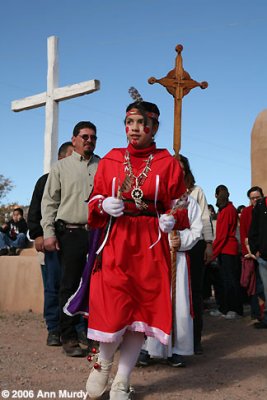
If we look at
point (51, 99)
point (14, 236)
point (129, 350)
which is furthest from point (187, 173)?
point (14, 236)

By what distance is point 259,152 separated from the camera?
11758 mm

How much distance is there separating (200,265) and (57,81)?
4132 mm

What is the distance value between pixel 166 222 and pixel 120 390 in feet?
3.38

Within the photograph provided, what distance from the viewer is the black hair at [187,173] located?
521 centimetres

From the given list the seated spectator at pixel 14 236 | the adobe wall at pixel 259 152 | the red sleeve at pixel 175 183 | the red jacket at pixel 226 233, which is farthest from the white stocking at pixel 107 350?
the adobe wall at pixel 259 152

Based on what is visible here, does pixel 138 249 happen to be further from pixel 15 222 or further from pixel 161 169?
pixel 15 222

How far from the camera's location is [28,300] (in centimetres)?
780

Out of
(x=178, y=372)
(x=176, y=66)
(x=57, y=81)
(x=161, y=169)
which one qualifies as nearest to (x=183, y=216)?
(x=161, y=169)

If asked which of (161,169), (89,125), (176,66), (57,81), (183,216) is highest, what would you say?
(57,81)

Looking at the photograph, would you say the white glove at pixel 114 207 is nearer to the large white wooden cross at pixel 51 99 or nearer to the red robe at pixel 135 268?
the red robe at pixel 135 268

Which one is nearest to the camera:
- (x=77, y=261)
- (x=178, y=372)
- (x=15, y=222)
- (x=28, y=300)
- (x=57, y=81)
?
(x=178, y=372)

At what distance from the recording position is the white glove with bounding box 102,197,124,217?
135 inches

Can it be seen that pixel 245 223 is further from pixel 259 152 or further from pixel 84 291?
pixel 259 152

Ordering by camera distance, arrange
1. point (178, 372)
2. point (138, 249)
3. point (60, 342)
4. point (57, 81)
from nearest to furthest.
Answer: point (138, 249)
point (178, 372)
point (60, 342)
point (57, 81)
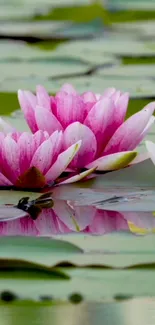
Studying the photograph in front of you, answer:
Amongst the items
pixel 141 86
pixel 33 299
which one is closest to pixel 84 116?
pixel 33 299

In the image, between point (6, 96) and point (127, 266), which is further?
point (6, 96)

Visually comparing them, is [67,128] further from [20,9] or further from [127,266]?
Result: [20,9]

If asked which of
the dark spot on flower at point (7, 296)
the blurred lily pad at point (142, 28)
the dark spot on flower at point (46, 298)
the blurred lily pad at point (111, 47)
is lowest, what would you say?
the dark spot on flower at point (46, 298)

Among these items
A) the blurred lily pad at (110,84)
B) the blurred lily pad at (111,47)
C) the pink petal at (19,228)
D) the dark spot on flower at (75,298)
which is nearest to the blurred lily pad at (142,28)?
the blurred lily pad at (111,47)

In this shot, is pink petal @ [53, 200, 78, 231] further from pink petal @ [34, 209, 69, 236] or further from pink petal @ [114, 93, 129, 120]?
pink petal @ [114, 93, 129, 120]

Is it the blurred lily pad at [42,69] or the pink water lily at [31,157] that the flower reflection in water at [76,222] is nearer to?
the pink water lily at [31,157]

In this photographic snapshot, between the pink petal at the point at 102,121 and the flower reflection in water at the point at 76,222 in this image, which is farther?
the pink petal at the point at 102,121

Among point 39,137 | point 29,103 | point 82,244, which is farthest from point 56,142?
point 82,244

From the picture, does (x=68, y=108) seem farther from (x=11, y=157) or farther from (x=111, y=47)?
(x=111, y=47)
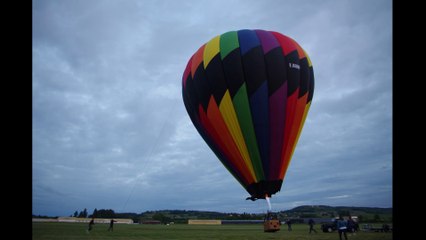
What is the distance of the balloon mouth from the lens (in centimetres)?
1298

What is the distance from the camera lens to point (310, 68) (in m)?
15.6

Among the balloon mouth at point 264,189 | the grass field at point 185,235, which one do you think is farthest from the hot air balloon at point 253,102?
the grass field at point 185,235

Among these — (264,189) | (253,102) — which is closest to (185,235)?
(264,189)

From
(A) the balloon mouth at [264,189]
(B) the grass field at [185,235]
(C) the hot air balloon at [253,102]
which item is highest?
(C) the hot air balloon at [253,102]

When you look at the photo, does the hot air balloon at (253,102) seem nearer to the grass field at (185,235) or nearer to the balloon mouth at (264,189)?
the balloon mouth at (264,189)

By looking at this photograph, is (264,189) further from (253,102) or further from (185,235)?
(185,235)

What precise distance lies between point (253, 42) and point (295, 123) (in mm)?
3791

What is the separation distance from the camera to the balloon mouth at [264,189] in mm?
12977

GIVEN PROBLEM: Copy all of the items above word for word, and leave out the pictures.

IN RESPONSE:
If we look at
point (51, 99)
point (14, 236)
point (129, 350)
which is furthest from point (187, 173)?
point (14, 236)

By what distance is point 259,152 separated from the camera?
11758 mm

How much distance is there separating (200,265) and (57,81)?
4132 mm

What is the distance value between pixel 166 222 and pixel 120 390 in feet?
3.38

Within the photograph provided, what distance from the viewer is the black hair at [187,173] located?
521 centimetres

From the given list the seated spectator at pixel 14 236 | the adobe wall at pixel 259 152 | the red sleeve at pixel 175 183 | the red jacket at pixel 226 233, which is farthest from the white stocking at pixel 107 350?
the adobe wall at pixel 259 152

Based on what is visible here, does pixel 138 249 happen to be further from pixel 15 222 or further from pixel 161 169?
pixel 15 222

How far from the camera's location is [28,300] (in centimetres)?
780

Out of
(x=178, y=372)
(x=176, y=66)
(x=57, y=81)
(x=161, y=169)
which one qualifies as nearest to (x=183, y=216)?
(x=161, y=169)

If asked which of (161,169), (89,125), (176,66), (57,81), (183,216) is highest, what would you say?
(57,81)

Looking at the photograph, would you say the white glove at pixel 114 207 is nearer to the large white wooden cross at pixel 51 99 or nearer to the red robe at pixel 135 268?
the red robe at pixel 135 268

Which one is nearest to the camera:
- (x=77, y=261)
- (x=178, y=372)
- (x=15, y=222)
- (x=28, y=300)
- (x=57, y=81)
?
(x=178, y=372)

At what distance from the recording position is the white glove with bounding box 102,197,124,217?
135 inches

Can it be seen that pixel 245 223 is further from pixel 259 152 or further from pixel 84 291?
pixel 259 152

Ordering by camera distance, arrange
1. point (178, 372)
2. point (138, 249)
3. point (60, 342)
4. point (57, 81)
from nearest to furthest.
Answer: point (138, 249)
point (178, 372)
point (60, 342)
point (57, 81)
Studying the photograph in front of you, answer:
Amongst the items
pixel 141 86
pixel 33 299
which one is closest to pixel 84 116?
pixel 33 299

In the image, between point (6, 96) and point (127, 266), which is further?
point (6, 96)

Visually comparing them, is [67,128] further from [20,9] or further from [127,266]?
Result: [20,9]

If asked which of
the dark spot on flower at point (7, 296)
the blurred lily pad at point (142, 28)
the dark spot on flower at point (46, 298)
the blurred lily pad at point (111, 47)
is lowest, what would you say?
the dark spot on flower at point (46, 298)

Among these items
A) the blurred lily pad at (110,84)
B) the blurred lily pad at (111,47)
C) the pink petal at (19,228)
D) the dark spot on flower at (75,298)
which is nearest to the blurred lily pad at (142,28)?
the blurred lily pad at (111,47)

In this shot, is pink petal @ [53, 200, 78, 231] further from pink petal @ [34, 209, 69, 236] or further from pink petal @ [114, 93, 129, 120]?
pink petal @ [114, 93, 129, 120]

Is it the blurred lily pad at [42,69] or the pink water lily at [31,157] that the flower reflection in water at [76,222] is nearer to?
the pink water lily at [31,157]

In this photographic snapshot, between the pink petal at the point at 102,121 and the flower reflection in water at the point at 76,222 in this image, which is farther?
the pink petal at the point at 102,121

Among point 39,137 | point 29,103 | point 82,244, which is farthest from point 56,142?
point 82,244

From the picture, does (x=68, y=108) seem farther from (x=11, y=157) or farther from (x=111, y=47)?
(x=111, y=47)
What is the distance of the balloon mouth from the lens (in centimetres)?
1298

What is the distance from the camera lens to point (310, 68) (in m)?
15.6

Among the balloon mouth at point 264,189 | the grass field at point 185,235, which one do you think is farthest from the hot air balloon at point 253,102?
the grass field at point 185,235

Among these — (264,189) | (253,102) — which is closest to (185,235)?
(264,189)

From
(A) the balloon mouth at [264,189]
(B) the grass field at [185,235]
(C) the hot air balloon at [253,102]
which item is highest?
(C) the hot air balloon at [253,102]

When you look at the photo, does the hot air balloon at (253,102) seem nearer to the grass field at (185,235) or nearer to the balloon mouth at (264,189)?
the balloon mouth at (264,189)

By looking at this photograph, is (264,189) further from (253,102) or further from (185,235)?
(185,235)

What precise distance lies between point (253, 42) and point (295, 123) (in mm)?
3791

What is the separation distance from the camera to the balloon mouth at [264,189] in mm?
12977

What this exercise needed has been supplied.